# THE DATA
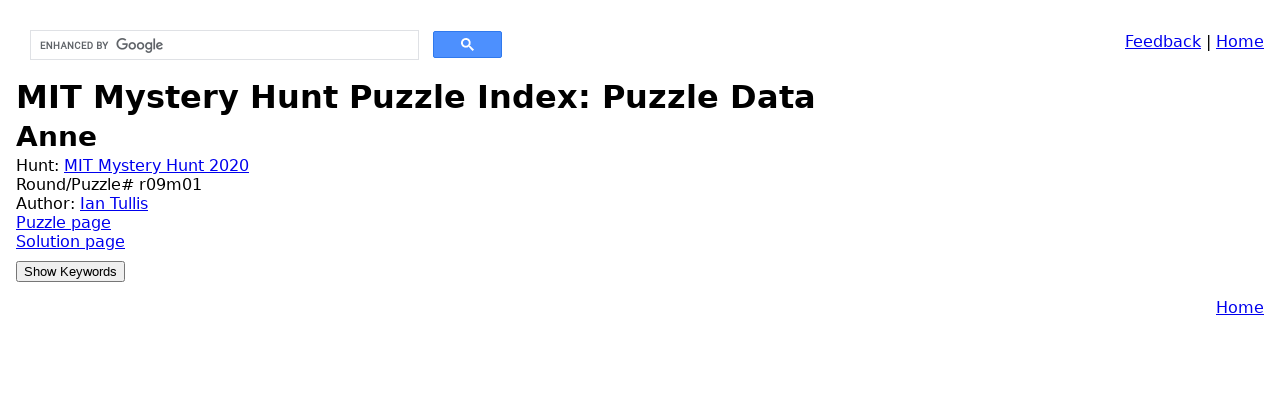

--- FILE ---
content_type: text/html
request_url: http://devjoe.appspot.com/huntindex/puzzle/mit2020r09m01
body_size: 1110
content:
<!DOCTYPE HTML PUBLIC "-//W3C//DTD HTML 4.0//EN">
<html><head>
<!--base href="https://devjoe.appspot.com/huntindex/"-->
<link rel="stylesheet" type="text/css" href="https://devjoe.appspot.com/devjoe.css">
<META HTTP-EQUIV="Content-Type" CONTENT="text/html; charset=UTF-8">
<meta name="viewport" content="width=device-width, initial-scale=1.0">
<title>MIT Mystery Hunt Puzzle Index: Puzzle Data</title>
</head><body><div style="float:left;width:500px;"><script>
  (function() {
    var cx = '013471792373231319249:xgnzsf-cvke';
    var gcse = document.createElement('script');
    gcse.type = 'text/javascript';
    gcse.async = true;
    gcse.src = 'https://cse.google.com/cse.js?cx=' + cx;
    var s = document.getElementsByTagName('script')[0];
    s.parentNode.insertBefore(gcse, s);
  })();
</script>
<gcse:search></gcse:search></div><P style="text-align:right"><A href="https://docs.google.com/forms/d/1rreXCUI7cFx6NS_XfRcCHfxCcoO6bLpHB6whm_SeQHs/viewform?entry.424949080=puzzle/mit2020r09m01&entry.1772276822&entry.566073572&entry.1369472687" target="_blank">Feedback</A> | <A HREF="../">Home</A> </P><H1 style="clear:both;">MIT Mystery Hunt Puzzle Index: Puzzle Data</H1><H2>Anne</H2><P class="tight">
</P><P class="tight">Hunt: <A HREF="../hunt/mit2020">MIT Mystery Hunt 2020</A><BR>
</P><P class="tight">Round/Puzzle# r09m01</P><P class="tight">Author: <A HREF="../author/tullisian">Ian Tullis</A></P><P class="tight"><A HREF="https://www.mit.edu/~puzzle/2020/puzzle/anne/">Puzzle page</A></P><P class="tight"><A HREF="https://www.mit.edu/~puzzle/2020/puzzle/anne/solution/">Solution page</A></P><input class="spoilerbutton" type="button" value="Show Keywords" onclick="this.value=this.value=='Show Keywords'?'Hide Keywords':'Show Keywords';"><div class="spoiler"><div><P class="tight"><B>Keywords</B></P><P class="tighttop"><A HREF="../keyword/animals">animals</A><BR>
<A HREF="../keyword/dragonridersofpern"><i>Dragonriders of Pern</i></A><BR>
<A HREF="../keyword/fictionalsteeds">fictional steeds</A><BR>
<A HREF="../keyword/metapuzzle">metapuzzle</A><BR>
</P></div></div><P style="text-align:right"><A HREF="../">Home</A> </P></body></html>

# TASK DIRECTIONS
The answer must be the full listing retyped exactly, with no pictures in it.

# TASK RESPONSE
--- FILE ---
content_type: text/html
request_url: http://devjoe.appspot.com/huntindex/puzzle/mit2020r09m01
body_size: 1110
content:
<!DOCTYPE HTML PUBLIC "-//W3C//DTD HTML 4.0//EN">
<html><head>
<!--base href="https://devjoe.appspot.com/huntindex/"-->
<link rel="stylesheet" type="text/css" href="https://devjoe.appspot.com/devjoe.css">
<META HTTP-EQUIV="Content-Type" CONTENT="text/html; charset=UTF-8">
<meta name="viewport" content="width=device-width, initial-scale=1.0">
<title>MIT Mystery Hunt Puzzle Index: Puzzle Data</title>
</head><body><div style="float:left;width:500px;"><script>
  (function() {
    var cx = '013471792373231319249:xgnzsf-cvke';
    var gcse = document.createElement('script');
    gcse.type = 'text/javascript';
    gcse.async = true;
    gcse.src = 'https://cse.google.com/cse.js?cx=' + cx;
    var s = document.getElementsByTagName('script')[0];
    s.parentNode.insertBefore(gcse, s);
  })();
</script>
<gcse:search></gcse:search></div><P style="text-align:right"><A href="https://docs.google.com/forms/d/1rreXCUI7cFx6NS_XfRcCHfxCcoO6bLpHB6whm_SeQHs/viewform?entry.424949080=puzzle/mit2020r09m01&entry.1772276822&entry.566073572&entry.1369472687" target="_blank">Feedback</A> | <A HREF="../">Home</A> </P><H1 style="clear:both;">MIT Mystery Hunt Puzzle Index: Puzzle Data</H1><H2>Anne</H2><P class="tight">
</P><P class="tight">Hunt: <A HREF="../hunt/mit2020">MIT Mystery Hunt 2020</A><BR>
</P><P class="tight">Round/Puzzle# r09m01</P><P class="tight">Author: <A HREF="../author/tullisian">Ian Tullis</A></P><P class="tight"><A HREF="https://www.mit.edu/~puzzle/2020/puzzle/anne/">Puzzle page</A></P><P class="tight"><A HREF="https://www.mit.edu/~puzzle/2020/puzzle/anne/solution/">Solution page</A></P><input class="spoilerbutton" type="button" value="Show Keywords" onclick="this.value=this.value=='Show Keywords'?'Hide Keywords':'Show Keywords';"><div class="spoiler"><div><P class="tight"><B>Keywords</B></P><P class="tighttop"><A HREF="../keyword/animals">animals</A><BR>
<A HREF="../keyword/dragonridersofpern"><i>Dragonriders of Pern</i></A><BR>
<A HREF="../keyword/fictionalsteeds">fictional steeds</A><BR>
<A HREF="../keyword/metapuzzle">metapuzzle</A><BR>
</P></div></div><P style="text-align:right"><A HREF="../">Home</A> </P></body></html>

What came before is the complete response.